Prehistoric paintings of babirusa found in caves on the island of Sulawesi in Indonesia have been dated back at least 35,400 years (to the ice age Pleistocene epoch). Adam Brumm, who co-authored the 2014 study dating the paintings, said "The paintings of the wild animals are most fascinating because it is clear they were of particular interest to the artists themselves."

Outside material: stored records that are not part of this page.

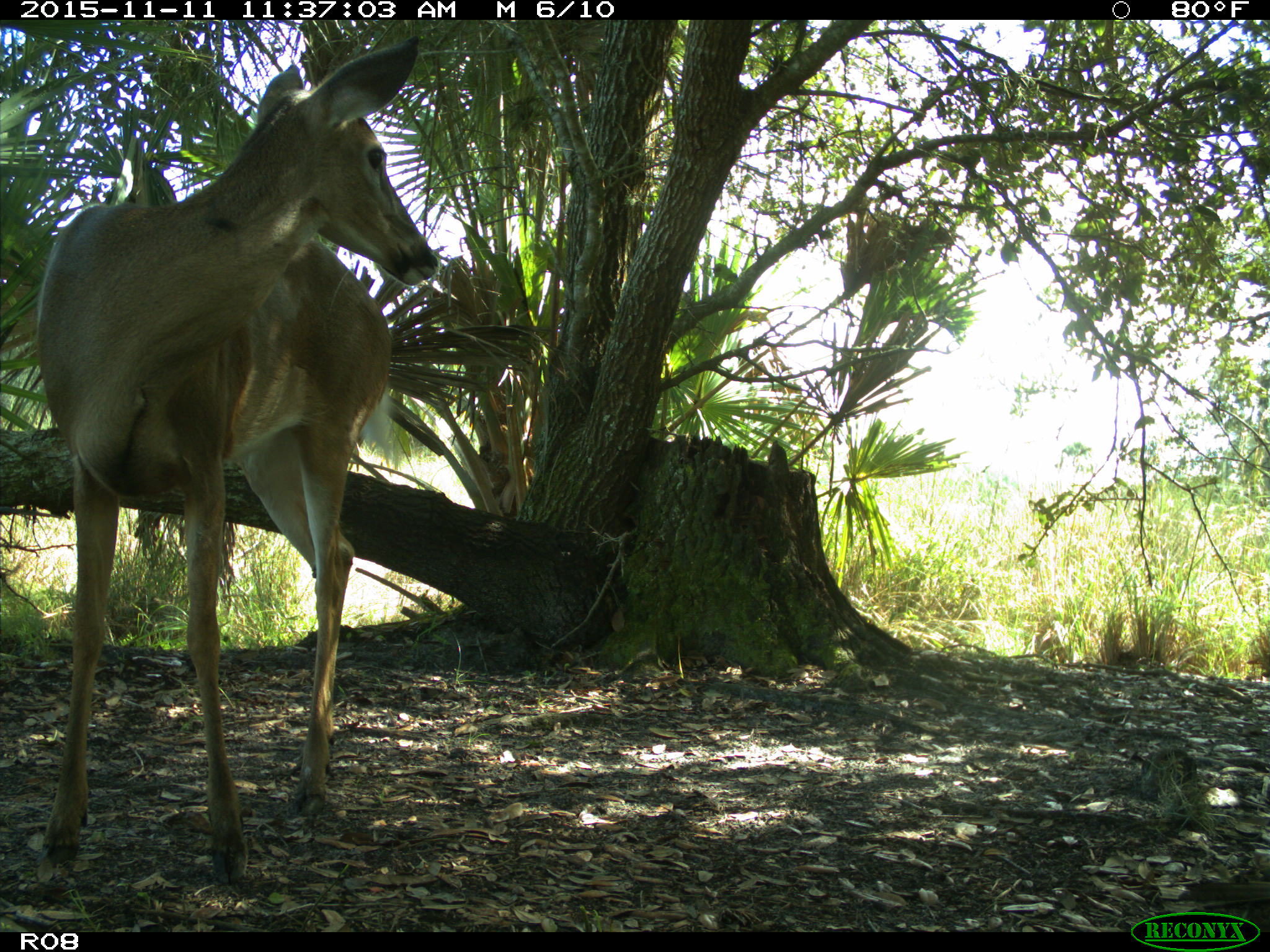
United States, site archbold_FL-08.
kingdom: Animalia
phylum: Chordata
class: Mammalia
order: Artiodactyla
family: Cervidae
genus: Odocoileus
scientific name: Odocoileus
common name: deer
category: unidentified deer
Unidentified deer (deer) (Odocoileus).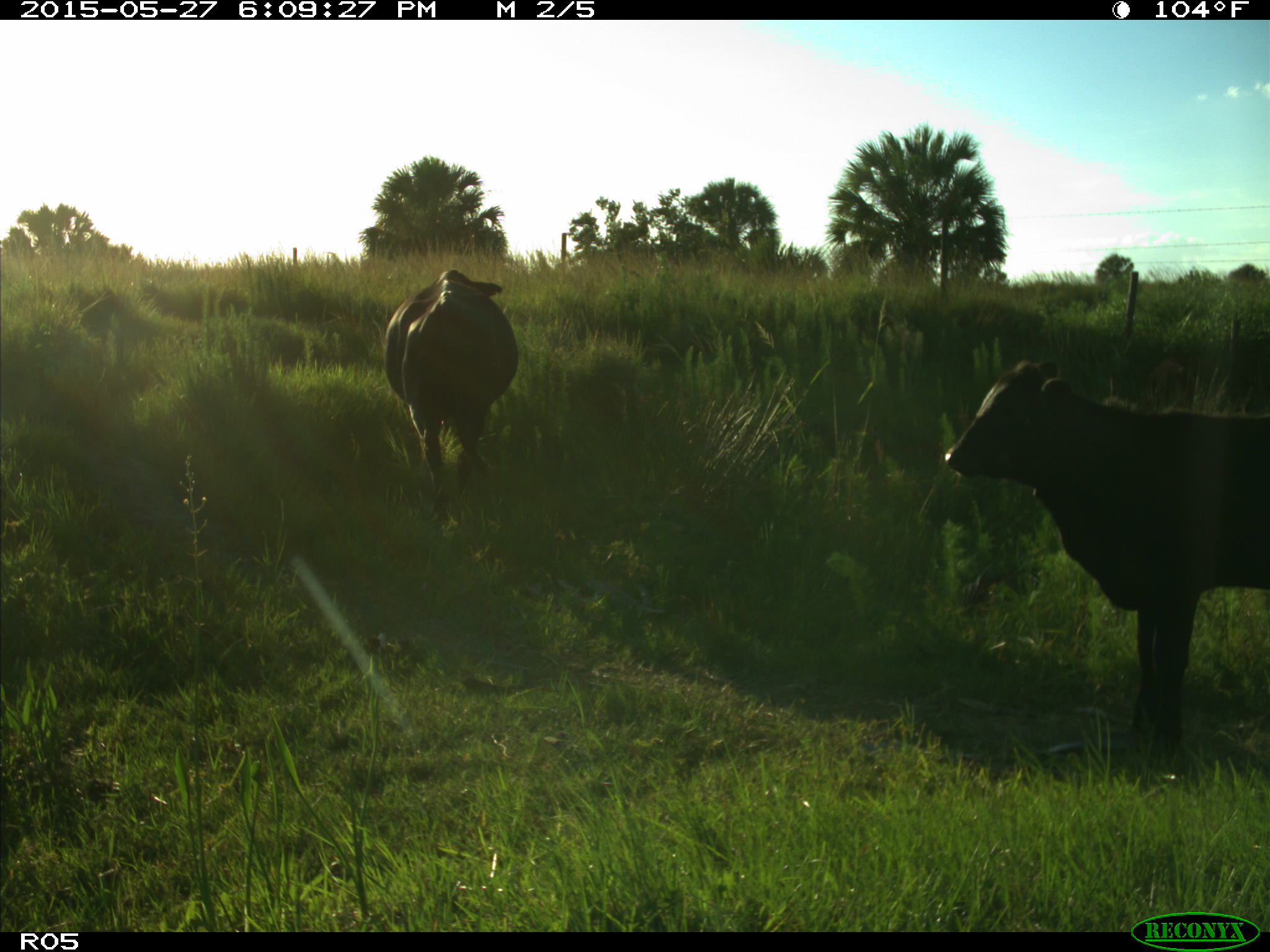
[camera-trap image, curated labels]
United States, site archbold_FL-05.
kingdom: Animalia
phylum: Chordata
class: Mammalia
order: Artiodactyla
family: Bovidae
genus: Bos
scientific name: Bos taurus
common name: domestic cow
Bos taurus (domestic cow).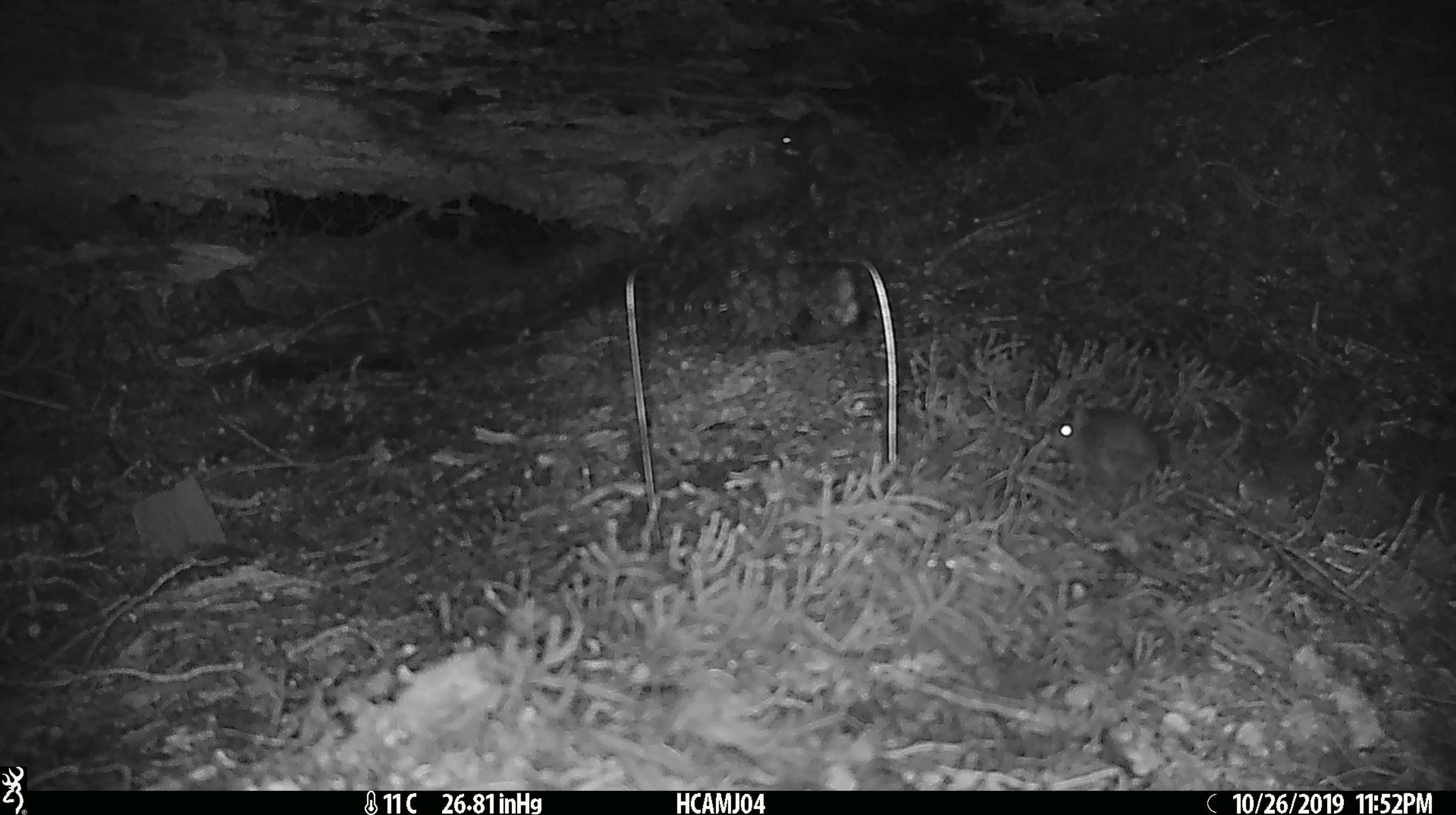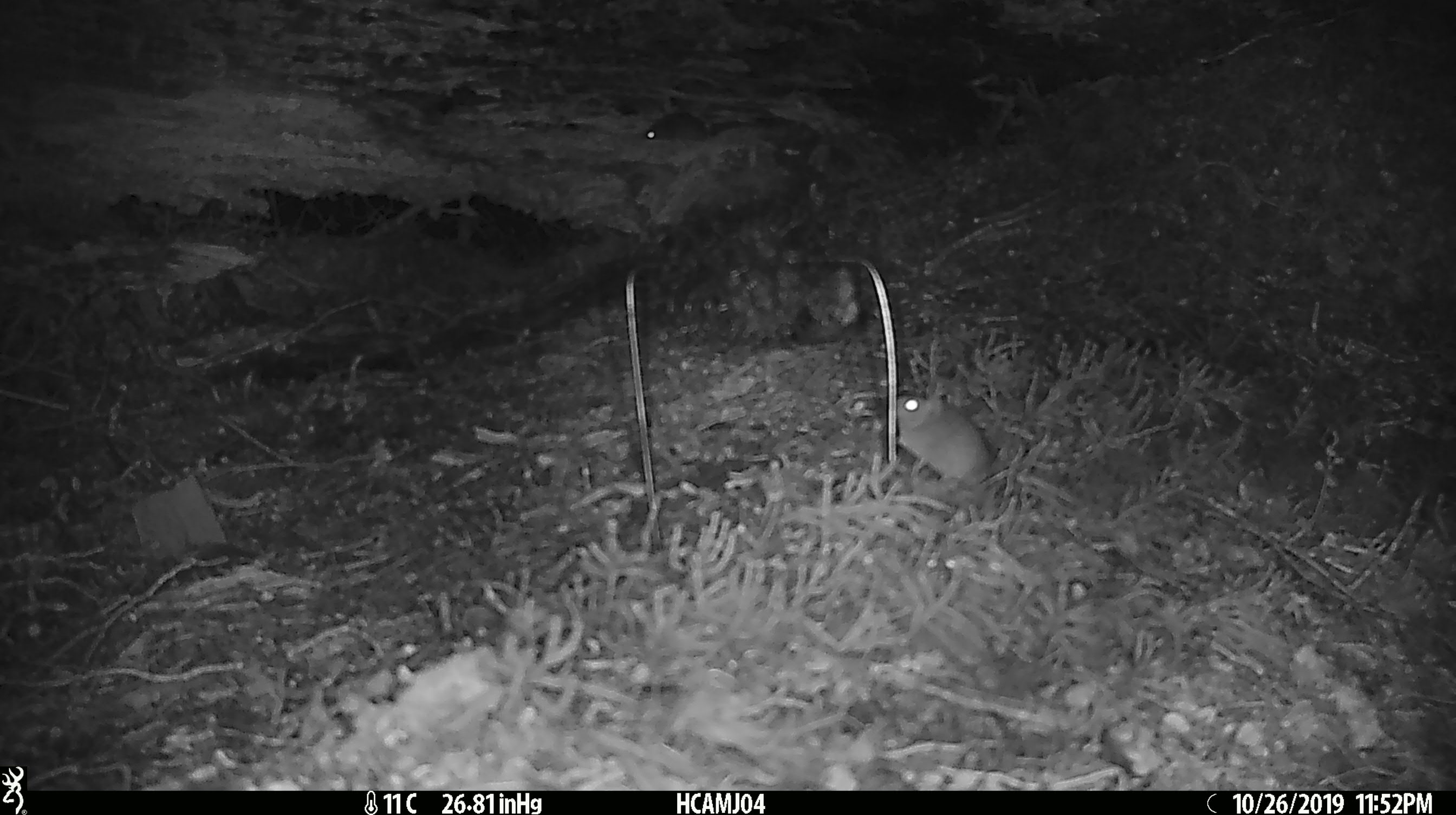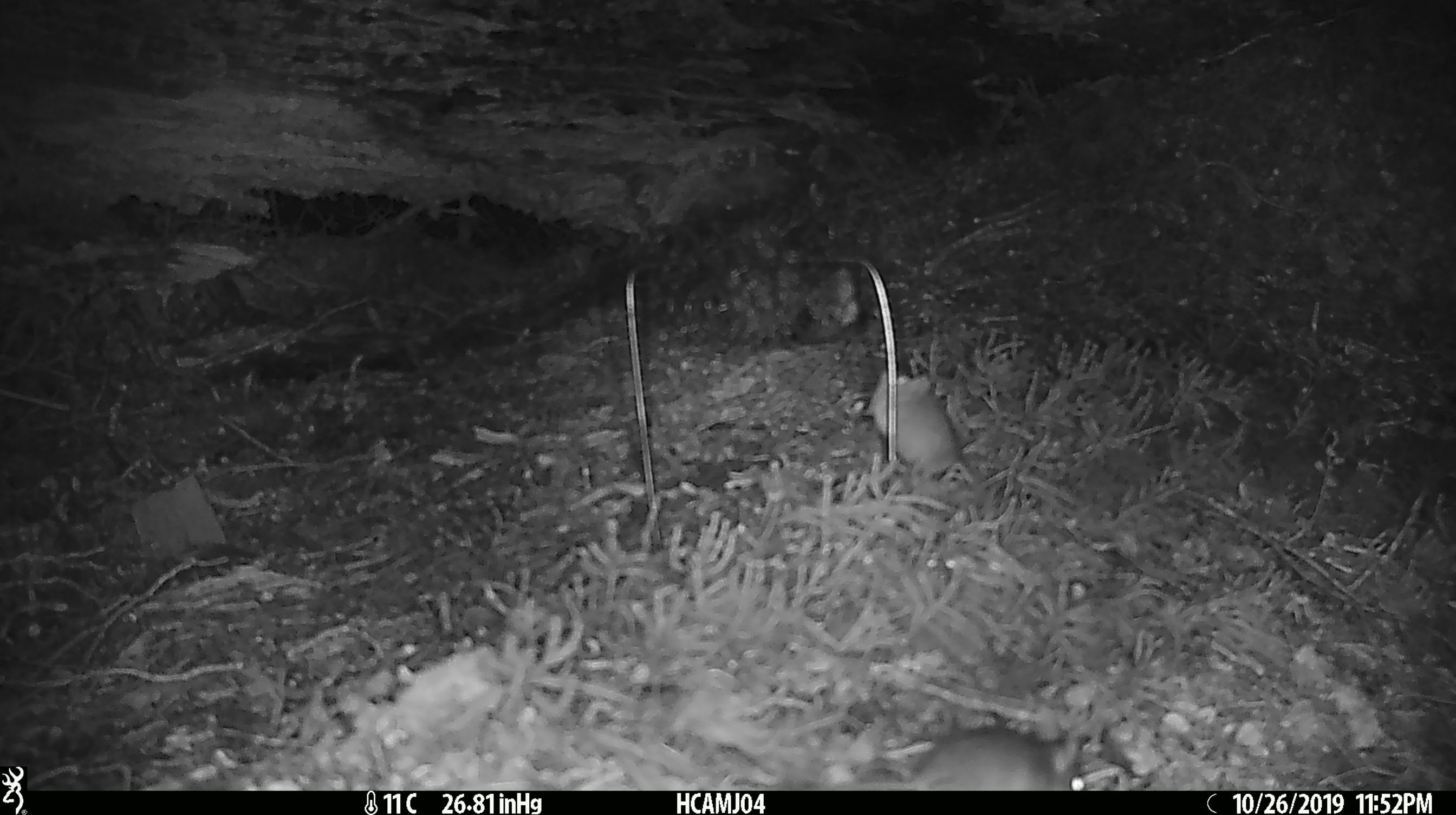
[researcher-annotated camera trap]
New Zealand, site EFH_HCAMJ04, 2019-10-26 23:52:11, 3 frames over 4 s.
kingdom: Animalia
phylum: Chordata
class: Mammalia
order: Rodentia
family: Muridae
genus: Mus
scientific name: Mus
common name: mouse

The babirusa has sparked debate among Jewish scholars and animal researchers about whether it is considered kosher, or permissible to be consumed by Jews, according to Jewish dietary laws. The debate centers around whether the animal chews its cud, which is a requirement according to the Old Testament for an animal to be considered kosher. Some experts, like J. David Bleich, a professor of Jewish law and ethics at Yeshiva University, believe that the babirusa does not meet the physical criteria to be considered kosher, challenging the assertion that the babirusa chews its cud by citing a report from 1940 that found that true rumination could not take place in the animal's stomach. However, he also notes that Jews can eat any food that is not expressly forbidden and that "the babirusa's resemblance to a pig in appearance and taste is not sufficient grounds for banning its consumption as kosher meat." Others, such as Fuller Bazer, an animal science professor at the University of Florida, believe that the animal is kosher due to its cloven hoof and cud chewing. Additionally, it has been noted that the babirusa is an endangered species and that most Muslims, who face similar dietary restrictions, would avoid eating the meat of any animal whose status in religious law is uncertain.

== Conservation status ==
Babirusas are protected in Indonesia and killing them is illegal in most cases. However, poaching remains a significant threat to the babirusa. Additionally, commercial logging operations threaten the babirusa by habitat loss, and also reduce cover, making the babirusa more exposed to poachers. All extant species of babirusa are listed as vulnerable or endangered by the IUCN.